Kein Besuch von Rashida Tlaib in Israel

Israel_ Die Tricks der Palästinenser ziehen diesmal nicht

Die arabisch-stämmige US-Abgeordnete Rashida Tlaib wollte nach Israel reisen. Jetzt will sie nicht mehr.

Die arabisch-stämmige demokratische US-Abgeordnete Rashida Tlaib wollte vor kurzem nach Israel reisen. Jetzt will sie nicht mehr.

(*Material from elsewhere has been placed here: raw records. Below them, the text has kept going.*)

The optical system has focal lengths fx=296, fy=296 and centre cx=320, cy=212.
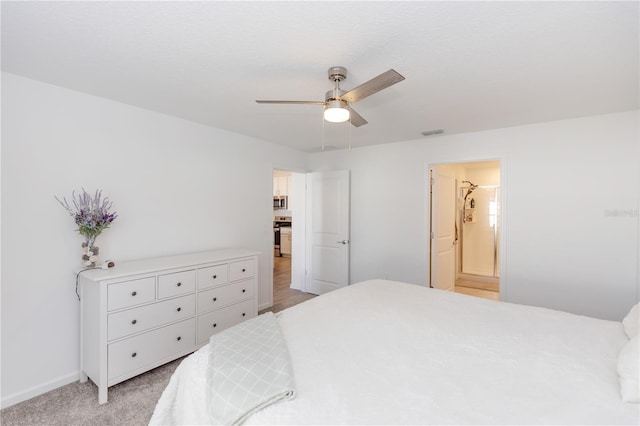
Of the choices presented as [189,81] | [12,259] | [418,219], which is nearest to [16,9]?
[189,81]

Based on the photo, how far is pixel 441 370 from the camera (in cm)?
133

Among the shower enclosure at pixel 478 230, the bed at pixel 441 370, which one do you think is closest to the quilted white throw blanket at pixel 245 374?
the bed at pixel 441 370

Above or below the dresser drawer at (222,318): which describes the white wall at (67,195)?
above

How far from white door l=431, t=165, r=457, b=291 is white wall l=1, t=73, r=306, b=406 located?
2.97m

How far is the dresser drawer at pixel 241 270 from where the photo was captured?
3.12 metres

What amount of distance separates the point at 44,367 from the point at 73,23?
2.53 metres

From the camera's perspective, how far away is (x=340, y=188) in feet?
15.5

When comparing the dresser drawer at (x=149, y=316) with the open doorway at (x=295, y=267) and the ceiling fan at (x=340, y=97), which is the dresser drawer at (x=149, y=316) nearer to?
the open doorway at (x=295, y=267)

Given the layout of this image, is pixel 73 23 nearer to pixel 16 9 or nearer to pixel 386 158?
pixel 16 9

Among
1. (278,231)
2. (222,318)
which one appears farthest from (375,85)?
(278,231)

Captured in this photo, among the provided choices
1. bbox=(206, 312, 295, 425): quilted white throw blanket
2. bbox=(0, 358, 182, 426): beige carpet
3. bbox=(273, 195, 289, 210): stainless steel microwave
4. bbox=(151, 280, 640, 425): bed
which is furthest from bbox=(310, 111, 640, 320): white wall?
bbox=(273, 195, 289, 210): stainless steel microwave

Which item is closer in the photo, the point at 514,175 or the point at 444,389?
the point at 444,389

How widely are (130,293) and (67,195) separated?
100 cm

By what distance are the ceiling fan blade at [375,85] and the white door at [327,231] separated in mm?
2733
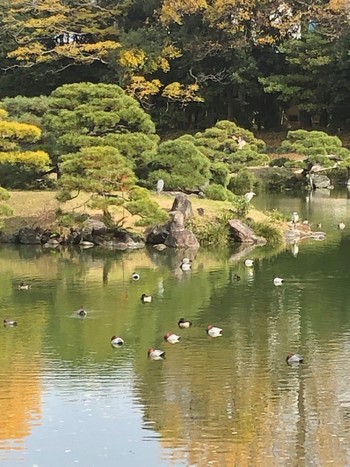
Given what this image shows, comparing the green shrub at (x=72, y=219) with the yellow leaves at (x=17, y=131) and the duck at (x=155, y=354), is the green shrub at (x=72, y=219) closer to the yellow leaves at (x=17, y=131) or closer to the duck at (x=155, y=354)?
the yellow leaves at (x=17, y=131)

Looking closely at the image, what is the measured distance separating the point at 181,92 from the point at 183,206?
65.0ft

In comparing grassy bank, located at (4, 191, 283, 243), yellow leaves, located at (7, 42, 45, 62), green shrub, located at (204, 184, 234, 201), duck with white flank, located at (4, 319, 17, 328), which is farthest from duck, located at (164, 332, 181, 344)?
yellow leaves, located at (7, 42, 45, 62)

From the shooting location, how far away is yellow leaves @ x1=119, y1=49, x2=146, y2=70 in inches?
1446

Sie wolle nicht wie eine Kriminelle behandelt werden, sagte sie laut National Review zur Begründung.

Die Absicht der moslemischen Abgeordneten mit arabischen Wurzeln, deren Verwandte auf der Westbank wohnen, nach Israel zu reisen, hatte für Aufregung gesorgt. Tlaib ist wiederholt durch antisemitische Äußerungen und Unterstützung antisemitischer Gruppen aufgefallen. So nennt sie Israel immer wieder einen Apartheidstaat - eine typische Formulierung antisemitischer Gruppen.

Die Absage der Reise beendet ein mehrtägiges Hin und Her. Zunächst hatte Israel eine Einreise von Tlaib verweigert. Diese Haltung wurde von weiten Teilen der amerikanischen und israelischen Öffentlichkeit und auch von Präsident Trump begrüßt.

Am Freitag letzter Woche bat Tlaib in einem Tweet um Einreiseerlaubnis, da sie ihre Großmutter besuchen wolle. "Das könnte meine letzte Gelegenheit sein, sie zu sehen", erklärte sie und versprach: "Ich werde alle Einschränkungen respektieren und während meines Besuchs keinen Boykott Israel unterstützen."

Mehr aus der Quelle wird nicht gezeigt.